## Written request 1
Retype the rows from the line holding "Starting at closest" through the last row, inclusive, with no changes.

## Document text

<<<<

Another example is something like strtok where the tokenisation state is stored on a thread-specific basis. That way, a single thread can be sure that other threads won't screw up its tokenisation efforts, while still being able to maintain state over multiple calls to strtok - this basically renders strtok_r (the thread-safe version) redundant.
Yet another example would be something like errno. You don't want separate threads modifying errno after one of your calls fails, but before you've had a chance to check the result.
This site has a reasonable description of the different storage duration specifiers.
When you declare a variable thread_local then each thread has its own copy. When you refer to it by name, then the copy associated with the current thread is used. e.g.

>>>>

## Written request 2
Echo back the whole text on thread-local storage verbatim.

## Stored records

<<<<

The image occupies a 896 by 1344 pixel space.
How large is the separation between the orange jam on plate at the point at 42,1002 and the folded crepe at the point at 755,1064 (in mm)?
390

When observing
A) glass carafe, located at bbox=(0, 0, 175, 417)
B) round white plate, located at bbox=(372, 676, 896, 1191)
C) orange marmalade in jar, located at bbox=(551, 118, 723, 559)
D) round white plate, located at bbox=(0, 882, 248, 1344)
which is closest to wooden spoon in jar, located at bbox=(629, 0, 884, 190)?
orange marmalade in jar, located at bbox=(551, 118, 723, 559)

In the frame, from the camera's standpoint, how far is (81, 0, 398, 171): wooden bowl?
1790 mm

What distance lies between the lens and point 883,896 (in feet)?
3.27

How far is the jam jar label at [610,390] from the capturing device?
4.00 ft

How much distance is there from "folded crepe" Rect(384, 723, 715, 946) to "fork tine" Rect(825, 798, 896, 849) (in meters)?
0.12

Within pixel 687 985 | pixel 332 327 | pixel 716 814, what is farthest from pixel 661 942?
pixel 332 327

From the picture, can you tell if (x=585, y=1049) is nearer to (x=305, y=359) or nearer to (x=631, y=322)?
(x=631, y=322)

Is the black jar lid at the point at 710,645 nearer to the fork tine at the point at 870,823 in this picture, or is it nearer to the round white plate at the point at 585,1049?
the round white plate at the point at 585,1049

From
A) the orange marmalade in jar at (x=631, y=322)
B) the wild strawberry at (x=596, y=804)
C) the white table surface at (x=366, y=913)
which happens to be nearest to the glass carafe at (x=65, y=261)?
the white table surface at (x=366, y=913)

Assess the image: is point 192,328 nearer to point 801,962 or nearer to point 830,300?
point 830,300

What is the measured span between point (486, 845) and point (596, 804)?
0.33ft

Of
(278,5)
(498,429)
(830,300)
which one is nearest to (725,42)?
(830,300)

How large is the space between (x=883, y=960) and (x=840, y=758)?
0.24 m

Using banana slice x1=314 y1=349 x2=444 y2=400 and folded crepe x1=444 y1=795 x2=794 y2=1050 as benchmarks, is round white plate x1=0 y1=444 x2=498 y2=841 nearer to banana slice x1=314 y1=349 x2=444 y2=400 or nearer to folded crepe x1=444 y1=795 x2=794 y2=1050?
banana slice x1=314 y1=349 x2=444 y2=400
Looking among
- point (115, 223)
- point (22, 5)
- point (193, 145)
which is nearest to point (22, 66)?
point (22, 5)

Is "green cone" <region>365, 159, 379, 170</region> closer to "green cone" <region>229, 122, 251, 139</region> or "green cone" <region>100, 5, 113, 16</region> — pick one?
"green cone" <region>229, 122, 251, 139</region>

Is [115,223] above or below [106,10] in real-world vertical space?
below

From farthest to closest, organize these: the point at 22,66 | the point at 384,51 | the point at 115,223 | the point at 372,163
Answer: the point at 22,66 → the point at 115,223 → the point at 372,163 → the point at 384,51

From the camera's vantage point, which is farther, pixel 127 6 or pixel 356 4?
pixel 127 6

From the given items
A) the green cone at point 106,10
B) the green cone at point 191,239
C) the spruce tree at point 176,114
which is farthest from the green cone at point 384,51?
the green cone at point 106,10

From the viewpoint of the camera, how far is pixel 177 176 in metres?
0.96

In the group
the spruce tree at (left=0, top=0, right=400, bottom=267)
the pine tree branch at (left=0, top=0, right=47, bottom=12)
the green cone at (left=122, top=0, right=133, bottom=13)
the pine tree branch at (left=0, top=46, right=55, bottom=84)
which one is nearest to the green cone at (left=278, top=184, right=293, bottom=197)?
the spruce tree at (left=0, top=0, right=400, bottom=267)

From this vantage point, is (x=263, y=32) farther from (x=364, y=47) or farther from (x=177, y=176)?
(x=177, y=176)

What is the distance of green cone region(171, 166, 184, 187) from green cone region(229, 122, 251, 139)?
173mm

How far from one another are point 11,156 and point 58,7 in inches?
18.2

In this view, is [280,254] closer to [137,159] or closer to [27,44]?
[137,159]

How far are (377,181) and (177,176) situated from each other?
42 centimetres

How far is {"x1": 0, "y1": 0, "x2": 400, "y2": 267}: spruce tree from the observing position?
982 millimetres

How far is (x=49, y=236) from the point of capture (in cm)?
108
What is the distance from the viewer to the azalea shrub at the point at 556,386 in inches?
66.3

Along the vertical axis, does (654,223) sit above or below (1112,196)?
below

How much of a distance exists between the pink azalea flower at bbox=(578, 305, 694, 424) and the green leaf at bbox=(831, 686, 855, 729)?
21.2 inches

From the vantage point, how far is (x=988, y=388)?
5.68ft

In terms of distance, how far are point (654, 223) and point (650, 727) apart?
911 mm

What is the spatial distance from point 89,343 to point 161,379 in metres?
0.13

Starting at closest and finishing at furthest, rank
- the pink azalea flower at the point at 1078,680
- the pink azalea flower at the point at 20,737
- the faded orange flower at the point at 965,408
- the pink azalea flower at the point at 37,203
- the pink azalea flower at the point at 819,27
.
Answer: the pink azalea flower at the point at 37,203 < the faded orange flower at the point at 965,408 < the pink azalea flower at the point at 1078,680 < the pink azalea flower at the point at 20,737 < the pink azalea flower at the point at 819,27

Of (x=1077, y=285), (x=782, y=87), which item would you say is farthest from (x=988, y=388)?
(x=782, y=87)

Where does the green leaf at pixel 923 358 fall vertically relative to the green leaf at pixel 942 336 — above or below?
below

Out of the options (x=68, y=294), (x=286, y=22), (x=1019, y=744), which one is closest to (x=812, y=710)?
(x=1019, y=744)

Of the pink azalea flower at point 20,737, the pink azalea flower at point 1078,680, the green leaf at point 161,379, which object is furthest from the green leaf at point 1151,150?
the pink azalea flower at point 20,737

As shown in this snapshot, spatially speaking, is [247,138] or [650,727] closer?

>>>>

## Full response 1
Starting at closest and finishing at furthest, rank
- the pink azalea flower at the point at 1078,680
- the pink azalea flower at the point at 20,737
- the faded orange flower at the point at 965,408
- the pink azalea flower at the point at 37,203
- the pink azalea flower at the point at 819,27
.
Answer: the pink azalea flower at the point at 37,203 < the faded orange flower at the point at 965,408 < the pink azalea flower at the point at 1078,680 < the pink azalea flower at the point at 20,737 < the pink azalea flower at the point at 819,27

Of (x=1077, y=285), (x=782, y=87), which item would you say is farthest from (x=988, y=388)?
(x=782, y=87)

Where does the green leaf at pixel 923 358 fall vertically relative to the green leaf at pixel 942 336 — above or below?
below

Out of the options (x=68, y=294), (x=286, y=22), (x=1019, y=744), which one is closest to (x=812, y=710)?
(x=1019, y=744)

Of the pink azalea flower at point 20,737, the pink azalea flower at point 1078,680, the green leaf at point 161,379, which object is furthest from the green leaf at point 1151,150?
the pink azalea flower at point 20,737

As shown in this snapshot, spatially speaking, is [247,138] or [650,727] closer?

## Full response 2
Another example is something like strtok where the tokenisation state is stored on a thread-specific basis. That way, a single thread can be sure that other threads won't screw up its tokenisation efforts, while still being able to maintain state over multiple calls to strtok - this basically renders strtok_r (the thread-safe version) redundant.
Yet another example would be something like errno. You don't want separate threads modifying errno after one of your calls fails, but before you've had a chance to check the result.
This site has a reasonable description of the different storage duration specifiers.
When you declare a variable thread_local then each thread has its own copy. When you refer to it by name, then the copy associated with the current thread is used. e.g.